Hiroki y Souta, los hijos de mi tío mayor, estaban allí por pura obligación. Sus trajes estaban impecables, pero su postura relajada y la forma en la que susurraban entre ellos me dejaban claro que su presencia no era más que una formalidad. Hiroki, el mayor, tenía una sonrisa apenas disimulada en los labios, como si estuviera esperando el momento adecuado para sacar provecho de la situación. Souta, en cambio, miraba su teléfono con aburrimiento, completamente indiferente.
Luego estaban mis tíos, Kenji y Takeshi, los hijos biológicos del abuelo. Nunca me habían visto como parte de la familia.
—Vaya, quién lo diría… —escuché murmurar a Kenji, lo suficientemente bajo para que pareciera que no quería ser oído, pero lo bastante alto como para que llegara a mis oídos—. Al final, el viejo sí dejó este mundo.
—No finjas que estás sorprendido —respondió Takeshi con una sonrisa burlona—. Todos sabíamos que era cuestión de tiempo.

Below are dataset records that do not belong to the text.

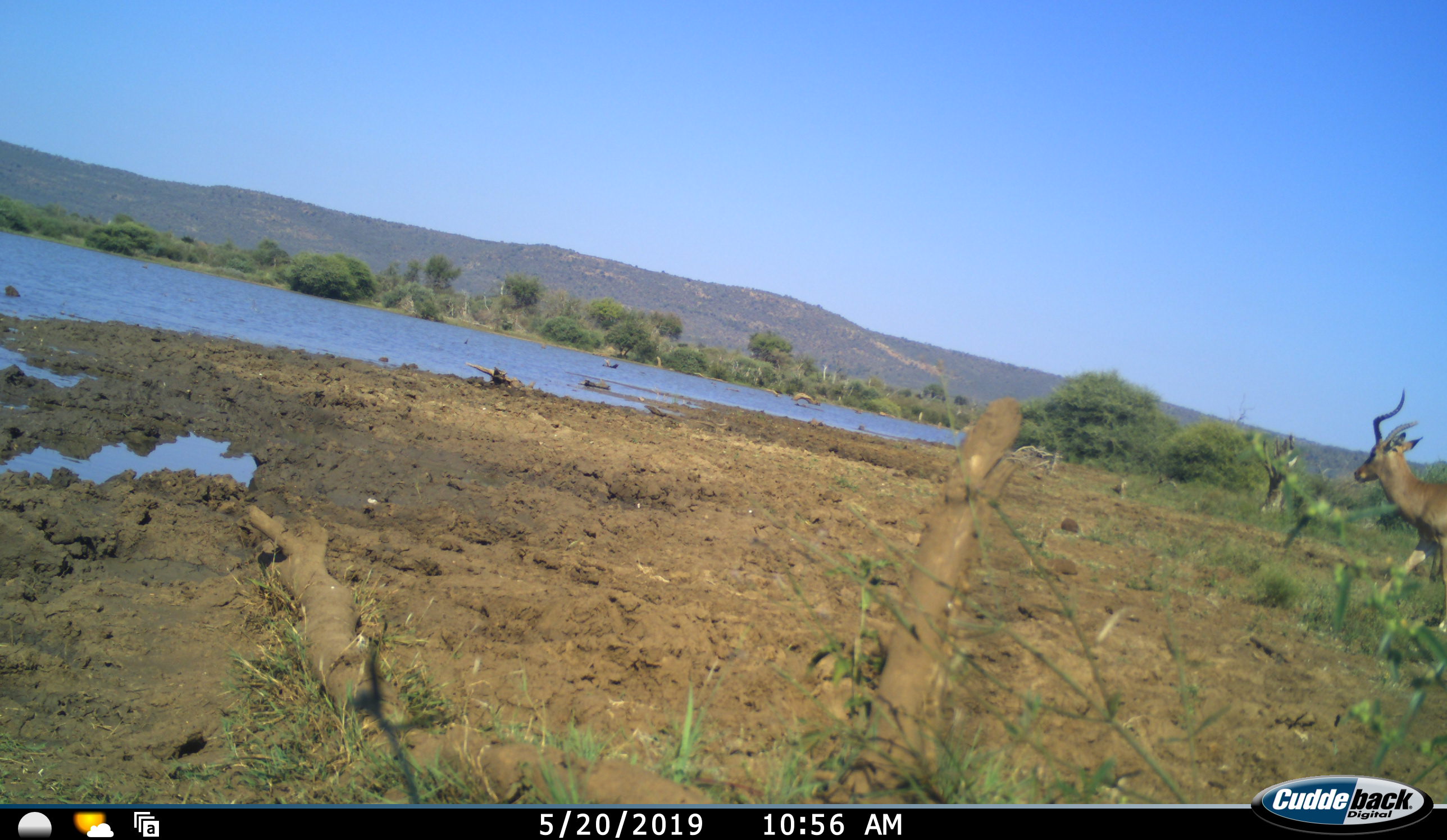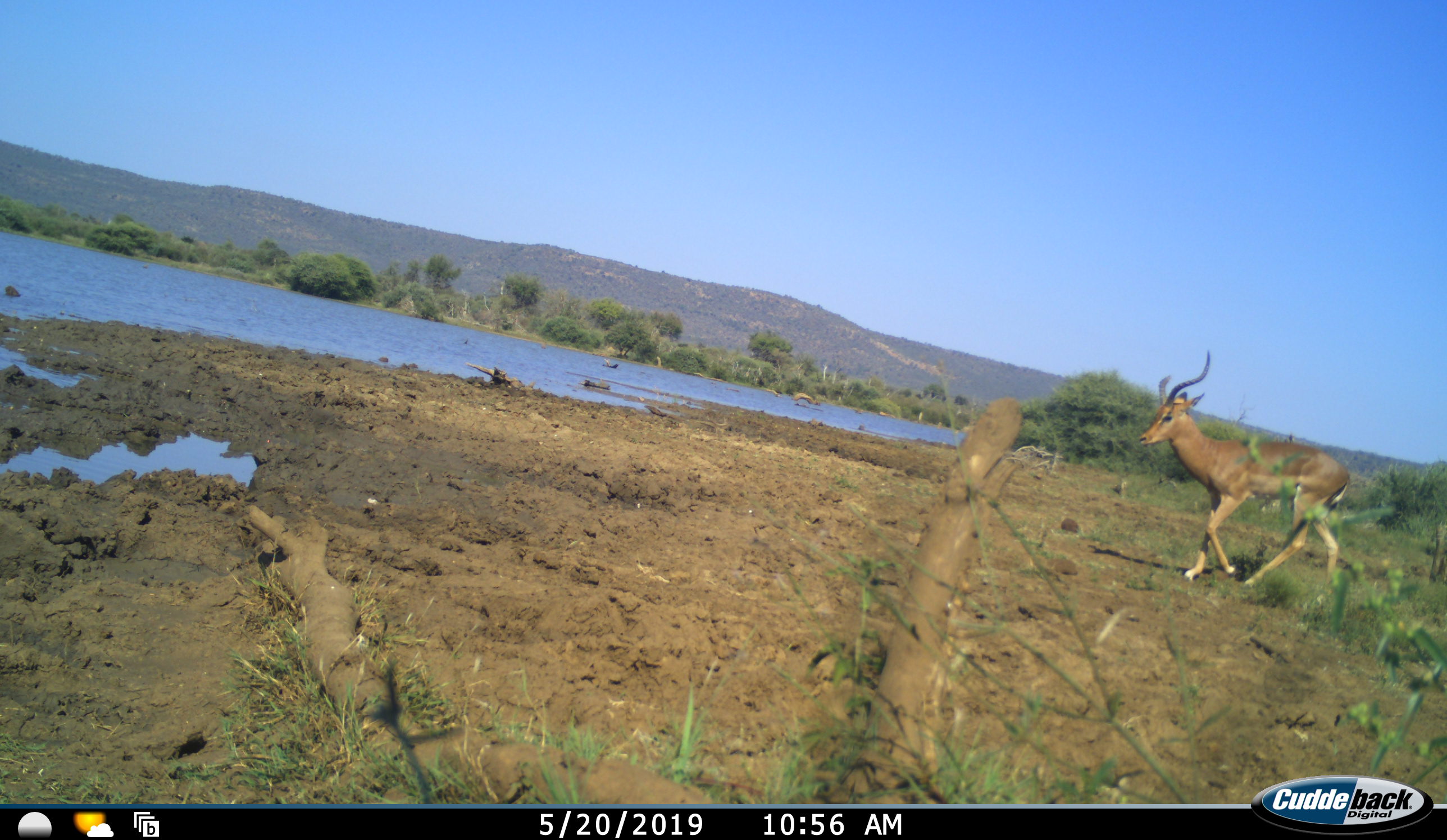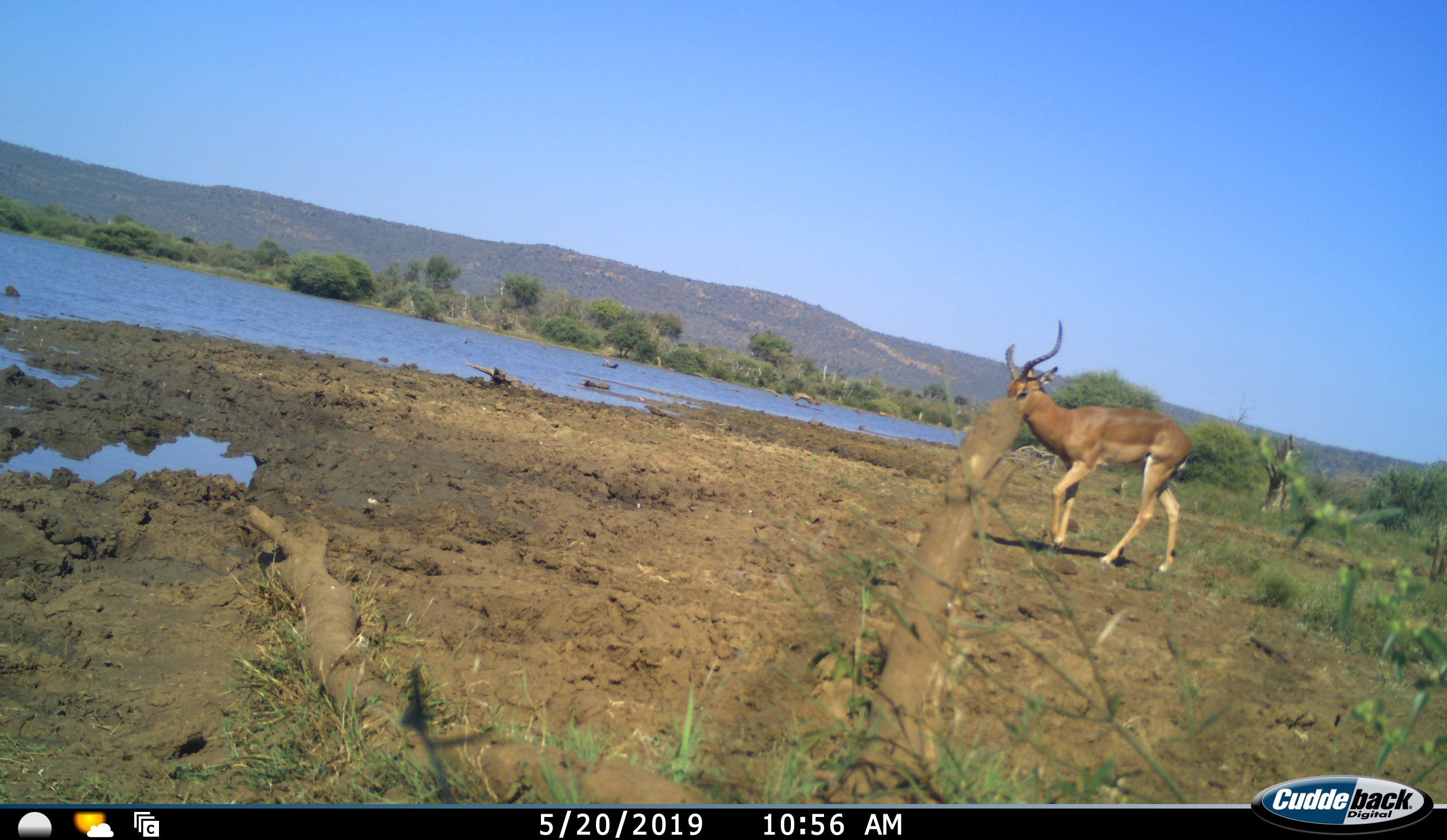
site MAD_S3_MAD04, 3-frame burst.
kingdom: Animalia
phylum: Chordata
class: Mammalia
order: Artiodactyla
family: Bovidae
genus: Aepyceros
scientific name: Aepyceros melampus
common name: impala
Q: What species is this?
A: Impala (Aepyceros melampus).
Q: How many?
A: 1.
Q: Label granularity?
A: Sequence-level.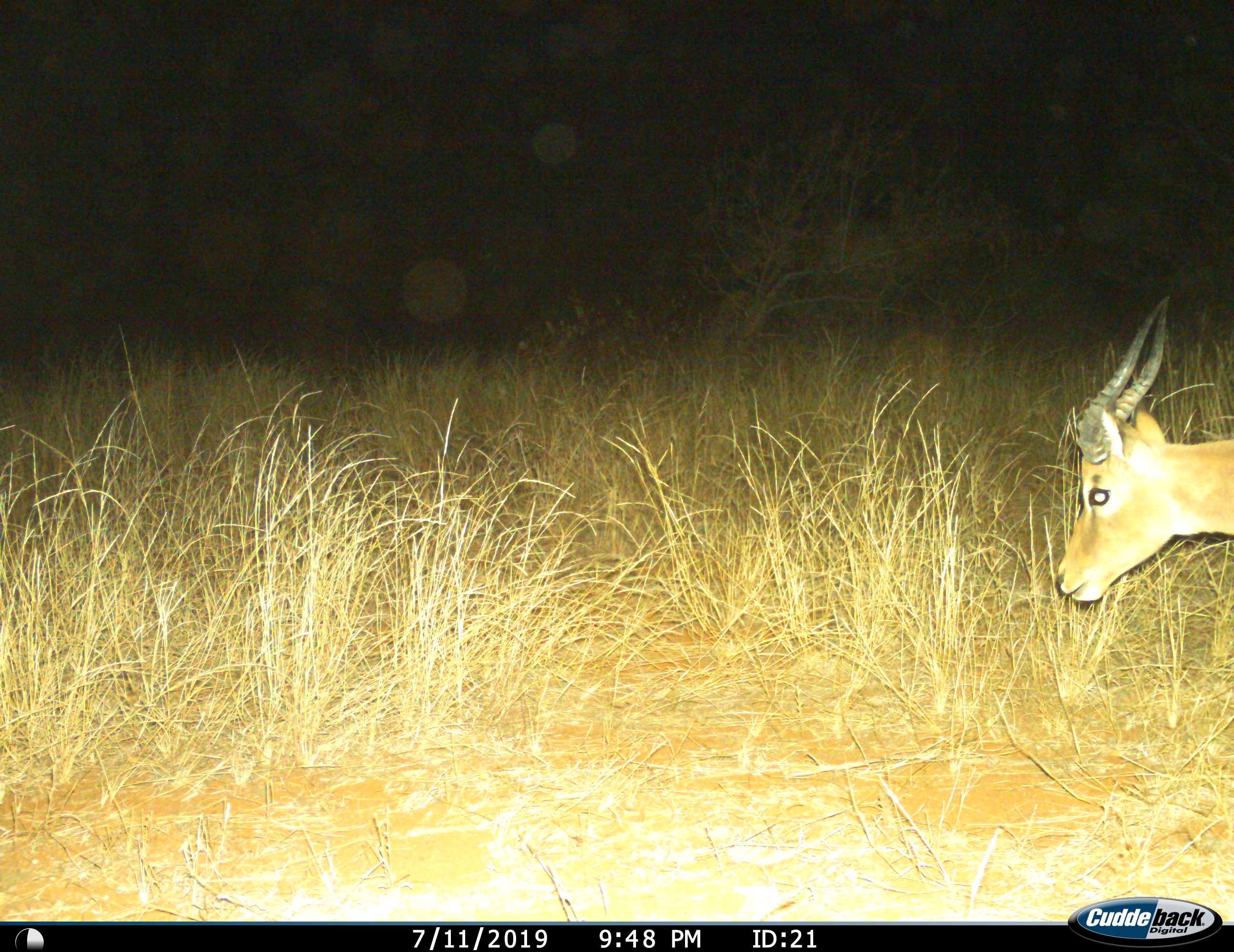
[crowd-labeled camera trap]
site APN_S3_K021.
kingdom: Animalia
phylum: Chordata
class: Mammalia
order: Artiodactyla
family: Bovidae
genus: Aepyceros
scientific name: Aepyceros melampus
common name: impala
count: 1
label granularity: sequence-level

No me molesté en voltear a verlos.
Conocía demasiado bien a mis tíos. No estaban aquí por respeto o amor hacia el abuelo. No. Ellos estaban aquí porque sabían que la lectura del testamento se haría después del funeral.
Para ellos, la muerte de nuestro abuelo solo significaba una cosa: herencia.
—Seguro dejó todo a su querida hija —continuó Kenji, con evidente desdén—. Siempre la trató como si fuera la única que importaba.
—Tal vez —agregó Takeshi—, pero no olvidemos al huérfano
Sentí sus miradas sobre mí, como si analizaran mi reacción.
Pero no les daría el gusto.
Manteniéndome en silencio, me limité a ignorarlos.
Sabía exactamente lo que pensaban. Desde el momento en que fui adoptado, fui visto como un intruso. Un extraño que, sin compartir la sangre de la familia, había sido acogido por el hombre que ellos mismos llamaban padre.
Siempre hubo desprecio en sus ojos cuando me veían, y aunque con el tiempo aprendí a no darles importancia, hoy… hoy no tenía la paciencia para lidiar con ellos.
Hiroki y Souta, en cambio, parecían más interesados en hacer apuestas entre ellos.
—Apuesto a que el abuelo dejó la mayor parte de su fortuna a la tía —susurró Souta con una sonrisa ladina.
—Yo no estaría tan seguro… —respondió Hiroki con aire pensativo—. Puede que haya dejado algo para nuestro querido primo huérfano.
—¿Haruki? Por favor —bufó Souta—. ¿Qué haría con tanto dinero? Probablemente lo gastaría en libros.
—O en quedarse encerrado en su departamento sin hablar con nadie.
Ambos rieron.
No me molesté en responderles.
No valía la pena.
Poco después, la ceremonia terminó y todos comenzaron a dirigirse al salón privado donde se llevaría a cabo la lectura del testamento.
Suspiré.
Sabía que este sería el verdadero inicio de los problemas.